Het schaatsseizoen begint officieel pas eind oktober, maar de meeste toprijders hebben er inmiddels wel al hun eerste officieuze wedstrijd op zitten. Zo ook Jutta Leerdam. Zij gaf zaterdag in Heerenveen direct een signaal af bij haar eerste optreden op haar favoriete afstand.
Het was in schaatstempel Thialf een drukke dag, want naast de NK clubs was er ook een trainingswedstrijd voor de topteams. Daar reed Femke Kok verrassend een baanrecord op de 1500 meter, maar ook Leerdam liet zien dat ze scherp uit de winter is gekomen.
Leerdam geeft signaal af
Zij noteerde in de trainingswedstrijd over 1000 meter, wat haar specialiteit is, een tijd van 1.14,80. Ze was daarmee zelfs sneller dan tijdens haar laatste officiële wedstrijd van vorig seizoen. Leerdam reed toen bij de WK afstanden in Hamar 1.15,05 en daarmee eindigde ze op een teleurstellende derde plek.
Leerdam, die een week geleden ook al een 500 meter reed, bleek uiteindelijk de snelste vrouw van de dag op de 1000 meter. Bij de trainingswedstrijd kwamen de anderen niet in de buurt van haar tijd, maar dat was bij de NK clubs anders. Daar noteerde Marrit Fledderus een tijd van 1.14,97. Zij was daarmee dus net ietsje langzamer dan Leerdam.
Geen toptijd
Leerdam bleef zelf met haar tijd overigens wel nog precies twee seconden verwijderd van het baanrecord dat ze in december 2022 reed. Haar persoonlijke record is 1.11,84, maar dat reed ze in 2020 in Salt Lake City. Die baan ligt op hoogte en aangezien de luchtweerstand daar lager is, vallen de tijden op die baan niet te vergelijken met die in Heerenveen.
Dat Leerdam niet in de buurt van die toptijden kwam, zegt echter helemaal niets. Ze hoeft tenslotte pas later dit jaar echt in vorm te zijn. Over een aantal weken staan de NK afstanden op het programma, maar alles draait voonamelijk om het Olympisch Kwalificatietoernooi (OKT) van eind december. Daar worden de startbewijzen voor de Olympische Winterspelen in Milaan verdeeld. Die worden vervolgens in februari 2026 gehouden.
Kai Verbij
Leerdam koos ruim een jaar geleden voor een 'individuele route', maar ze heeft inmiddels ook weer een aantal teamgenoten.

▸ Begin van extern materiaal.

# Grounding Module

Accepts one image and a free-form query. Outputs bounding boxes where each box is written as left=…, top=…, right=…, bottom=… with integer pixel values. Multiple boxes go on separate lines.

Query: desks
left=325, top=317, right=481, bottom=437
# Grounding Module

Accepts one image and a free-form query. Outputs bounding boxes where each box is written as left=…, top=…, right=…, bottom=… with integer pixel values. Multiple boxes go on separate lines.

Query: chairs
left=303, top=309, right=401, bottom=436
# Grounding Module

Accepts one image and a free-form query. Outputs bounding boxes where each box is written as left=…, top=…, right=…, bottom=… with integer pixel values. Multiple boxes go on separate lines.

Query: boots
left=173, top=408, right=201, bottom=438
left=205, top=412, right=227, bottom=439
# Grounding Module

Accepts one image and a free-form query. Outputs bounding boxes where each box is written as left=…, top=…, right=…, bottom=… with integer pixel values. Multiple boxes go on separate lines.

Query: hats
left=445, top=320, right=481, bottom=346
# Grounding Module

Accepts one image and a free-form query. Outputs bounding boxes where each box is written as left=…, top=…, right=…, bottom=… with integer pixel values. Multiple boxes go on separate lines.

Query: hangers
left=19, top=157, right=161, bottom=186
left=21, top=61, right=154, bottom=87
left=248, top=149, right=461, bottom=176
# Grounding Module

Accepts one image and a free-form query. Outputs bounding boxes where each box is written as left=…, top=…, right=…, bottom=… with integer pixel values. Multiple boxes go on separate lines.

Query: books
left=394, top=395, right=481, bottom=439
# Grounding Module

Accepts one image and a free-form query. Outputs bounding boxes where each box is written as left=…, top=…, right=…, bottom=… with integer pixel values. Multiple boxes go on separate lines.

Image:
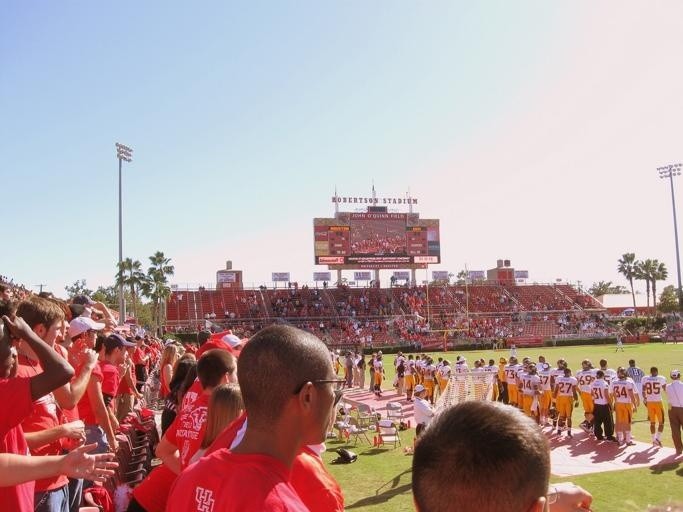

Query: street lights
left=656, top=161, right=683, bottom=314
left=114, top=141, right=133, bottom=325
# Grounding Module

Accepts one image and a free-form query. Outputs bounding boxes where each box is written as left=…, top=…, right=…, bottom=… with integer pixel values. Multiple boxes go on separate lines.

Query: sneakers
left=567, top=435, right=573, bottom=439
left=544, top=423, right=552, bottom=426
left=580, top=420, right=589, bottom=433
left=556, top=434, right=563, bottom=438
left=407, top=398, right=413, bottom=403
left=588, top=431, right=636, bottom=446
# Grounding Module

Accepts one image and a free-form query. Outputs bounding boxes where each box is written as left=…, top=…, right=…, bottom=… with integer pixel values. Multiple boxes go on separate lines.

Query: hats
left=414, top=385, right=427, bottom=394
left=670, top=369, right=680, bottom=378
left=426, top=355, right=628, bottom=379
left=68, top=317, right=105, bottom=338
left=596, top=371, right=601, bottom=377
left=400, top=352, right=402, bottom=355
left=106, top=328, right=154, bottom=347
left=68, top=304, right=85, bottom=317
left=164, top=333, right=243, bottom=361
left=73, top=295, right=97, bottom=306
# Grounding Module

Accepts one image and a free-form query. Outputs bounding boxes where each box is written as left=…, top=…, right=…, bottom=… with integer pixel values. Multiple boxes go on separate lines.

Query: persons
left=291, top=442, right=345, bottom=512
left=244, top=279, right=683, bottom=350
left=410, top=398, right=593, bottom=512
left=330, top=350, right=683, bottom=455
left=350, top=218, right=407, bottom=255
left=168, top=323, right=338, bottom=512
left=1, top=274, right=246, bottom=512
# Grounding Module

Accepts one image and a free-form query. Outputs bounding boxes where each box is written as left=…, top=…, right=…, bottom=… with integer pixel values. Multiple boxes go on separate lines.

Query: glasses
left=542, top=486, right=558, bottom=505
left=293, top=378, right=347, bottom=395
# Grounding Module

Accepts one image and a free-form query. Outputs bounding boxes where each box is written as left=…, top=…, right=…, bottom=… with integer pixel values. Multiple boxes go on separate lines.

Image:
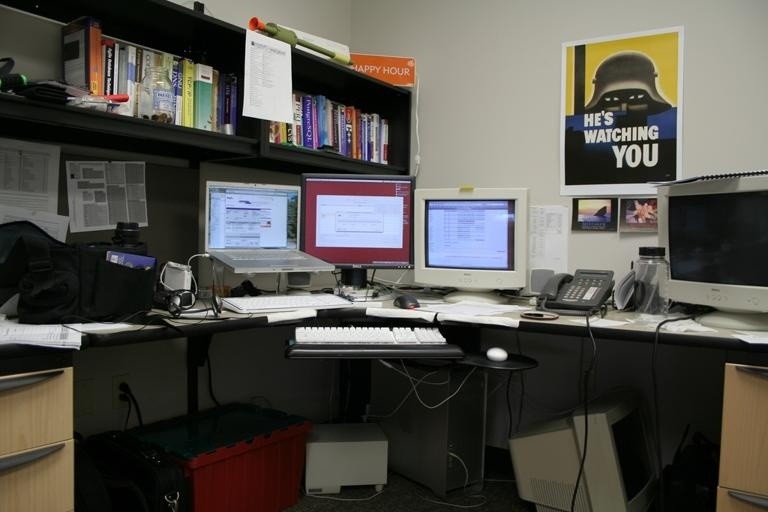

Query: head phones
left=165, top=288, right=208, bottom=325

Kai Verbij en Ted Dalrymple sloten zich na het afgelopen seizoen aan bij de topschaatsster.
Verbij reed ook een 1000 meter en dat was zijn eerste sinds februari 2024. Hij zette een tijd neer van 1.10,81 en was daarmee ruim 2,5 seconden langzamer dan Tim Prins bij de NK Clubs. Verbij werd in 2019 en 2021 wereldkampioen op de 1000 meter.